For years, domestic sugar producers have benefited from import quotas that limit competition from foreign suppliers of sugar. As with all protectionism beneficiaries, they roll out all manner of bogus arguments to defend it (aptly characterized by William Graham Sumner’s description that “A wants protection; that is, he wants B’s money. A talks sentiment and metaphysics finely, and, after all, all there is in it is that he wants B’s money”). But one justification is particularly noteworthy for its blatant illogic.

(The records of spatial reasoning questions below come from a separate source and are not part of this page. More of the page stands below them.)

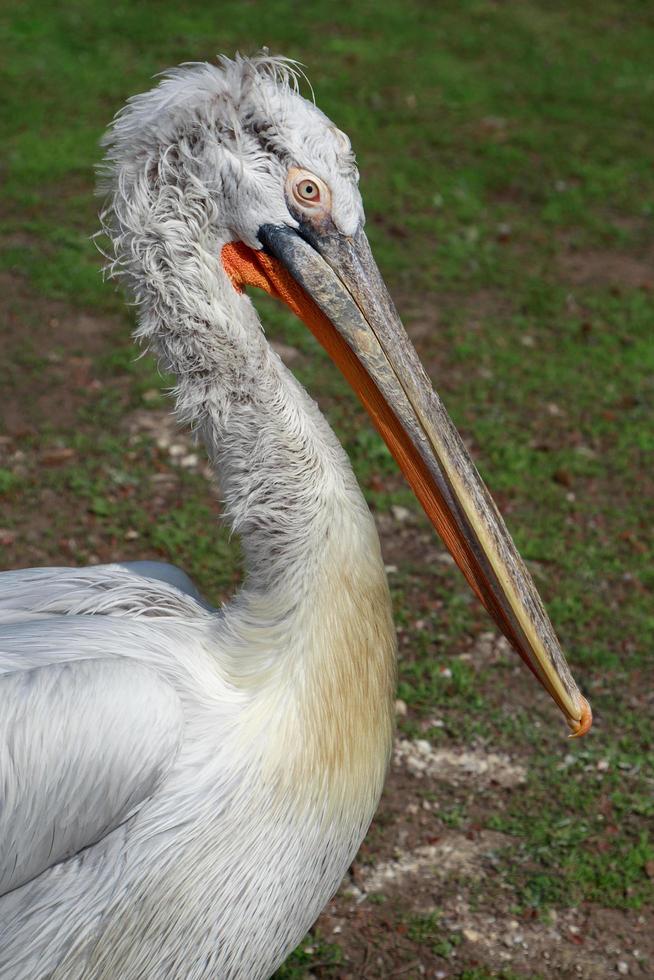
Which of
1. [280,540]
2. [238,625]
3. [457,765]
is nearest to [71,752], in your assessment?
[238,625]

That justification is that the program is free, because it costs taxpayers nothing. In one highly misleading sense, they are right. Sugar producers are assessed to cover the cost of running the sugar quota program, so that there is no direct tax cost to the regulatory apparatus. However, to assert that makes the program free should set off everyone’s “there ain’t no such thing as a free lunch” alarm. As with other regulatory restrictions whose administration costs are funded by assessments on those regulated, the “free” sugar program claim ignores the higher costs that are imposed on consumers by the restriction on imports. Given that it forces Americans to pay sugar prices far greater than what it could be imported for, this cost dwarfs the cost of running the program. The magnitude of the increased sugar costs is indicated by the number of candy producers, including the makers of Life Savers, Red Hots and Jaw Breakers, who have shifted production out of America to avoid what amounts to a steep sugar tax, whose proceeds are paid to domestic sugar producers through higher prices.

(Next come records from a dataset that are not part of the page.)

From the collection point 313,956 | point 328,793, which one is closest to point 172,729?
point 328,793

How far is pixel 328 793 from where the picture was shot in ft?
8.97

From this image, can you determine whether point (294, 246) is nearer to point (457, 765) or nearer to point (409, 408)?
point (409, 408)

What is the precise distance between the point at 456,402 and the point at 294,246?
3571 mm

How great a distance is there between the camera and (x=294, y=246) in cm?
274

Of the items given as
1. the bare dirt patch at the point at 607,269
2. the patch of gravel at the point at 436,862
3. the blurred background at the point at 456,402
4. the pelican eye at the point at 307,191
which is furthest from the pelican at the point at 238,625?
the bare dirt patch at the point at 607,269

In fact, claiming that the sugar program is free is no different than claiming that allowing domestic sugar producers to finance attacks to sink ships carrying sugar to America would be free. Both restrict available supplies, raising sugar prices, which act as a subsidy to domestic producers. As Henry George observed long ago, protectionist policies “are as much applications of force as are blockading squadrons, and their object is the same—to prevent trade. The difference between the two is that blockading squadrons are a means whereby nations seek to prevent their enemies from trading; [protectionism] to prevent their own people from trading. What protection teaches us is to do to ourselves in time of peace what enemies seek to do to us in time of war.”
The “free” sugar program has many analogues in other restrictive regulatory policies. But that does not exhaust government abuses characterized as free.

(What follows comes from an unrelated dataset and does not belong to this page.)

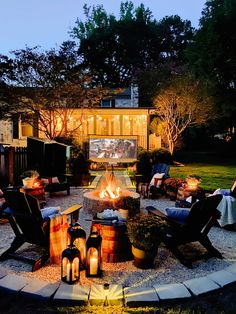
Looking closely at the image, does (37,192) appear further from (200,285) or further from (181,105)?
(181,105)

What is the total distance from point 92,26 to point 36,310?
38537mm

All manner of income redistribution programs are promoted as free to the recipient. But since government has only the resources it takes from others, it is far from free to Americans. Taking private property through regulation is a free (to the government) alternative having to pay for it, since courts have ruled that compensation need not be paid as long owners are left any productive use of property. Government projects have treated resources it already owns, particularly land, as free, ignoring the value of the assets’ other productive uses that must be foregone. For years the Army Corps of Engineers justified projects by using a zero interest rate to discount future benefits, as if the use of financial resources was free.
In these and other cases, when the government or those who benefit from controlling its ability to coerce others use the word free, it is never as sweet a deal as it appears. “Free” then really means “someone else will get stiffed, so why worry about whether a program really makes sense or about the violations of others’ rights involved?”
Ronald Reagan once said “The nine most terrifying words in the English language are: ‘I’m from the government and I’m here to help.’” But when “and its free” gets added, it can make a dirty dozen that are even more terrifying to the rest of us.